You walk into a bear stand with optimism. You enter an isolated stretch of dark woods where your bear stand is set up, you notice the bait barrel has been thrown around and the bait is gone and you smile. You then replenish the bait and notice bear tracks – some suggesting a large bear – are evident too. Logs have been thrown around, trees are clawed – the area basically looks like a frat party just broke out.

You then climb up into your tree stand and sit all alone watching your bear bait for the entire evening

until, at last, legal hunting ends. Nothing has showed up; it’s fairly dark in those woods. So you do the most unnatural thing in the world.

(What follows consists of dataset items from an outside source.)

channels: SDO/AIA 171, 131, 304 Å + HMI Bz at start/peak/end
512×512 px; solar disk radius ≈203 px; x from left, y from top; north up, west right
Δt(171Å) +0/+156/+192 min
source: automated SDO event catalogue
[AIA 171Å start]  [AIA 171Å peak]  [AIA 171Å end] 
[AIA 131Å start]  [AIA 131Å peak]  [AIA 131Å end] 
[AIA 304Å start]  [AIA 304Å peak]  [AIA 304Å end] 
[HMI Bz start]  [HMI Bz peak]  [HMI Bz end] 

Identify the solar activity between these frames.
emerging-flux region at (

You case your bow or firearm – as the law dictates – and you begin the long walk out.

For me, yesterday, that was 100 yards to the old logging trial, and another 800 yards down a claustroph­obic dark corridor until I hit the place where I had parked my truck. My truck is a 2005 Chevy Blazer that has seen better days, but on that night I was disproport­ionately happy to see it.

You see, in daylight, it would be a pleasant walk through the woods.

In the dark, however, you keep thinking that this whole area is crawling with bears. This is in no small part due to the fact you have been attracting bears with your bait.

Then another unassailab­le bit of logic strikes you. Bears are silent. Bears are black and therefore invisible in this light. Bears can be mean when surprised. A bear, even a small one, can take you in a fair fight.

And here you are in the dark, trying to leave silently so as not to spook them for tomorrow night.

In other places in the world, this might be considered a bit of an IQ test. In Ontario, it is merely a part of the bear hunting process.

If you have an overactive imaginatio­n, as I have, you think of exactly where you might bury your underwear should a large branch snap in the immediate vicinity.

I remember one fall bear hunt where I watched a huge sow and her two cubs work a bait across a marsh. I didn’t shoot, even though it was legal at the time, because that sow was with her cubs.

Then just as legal shooting light left, they crossed the swamp to my side. And arrived just as I cased my rifle and began the 150 yard walk out to my truck. For the first 50 steps, all I heard were the wonderful sounds of a mother bear and her cubs scavenging in the dark all around me.

That was the longest walk I have ever taken.

I didn’t have to do laundry when I got back; but it was a very near thing.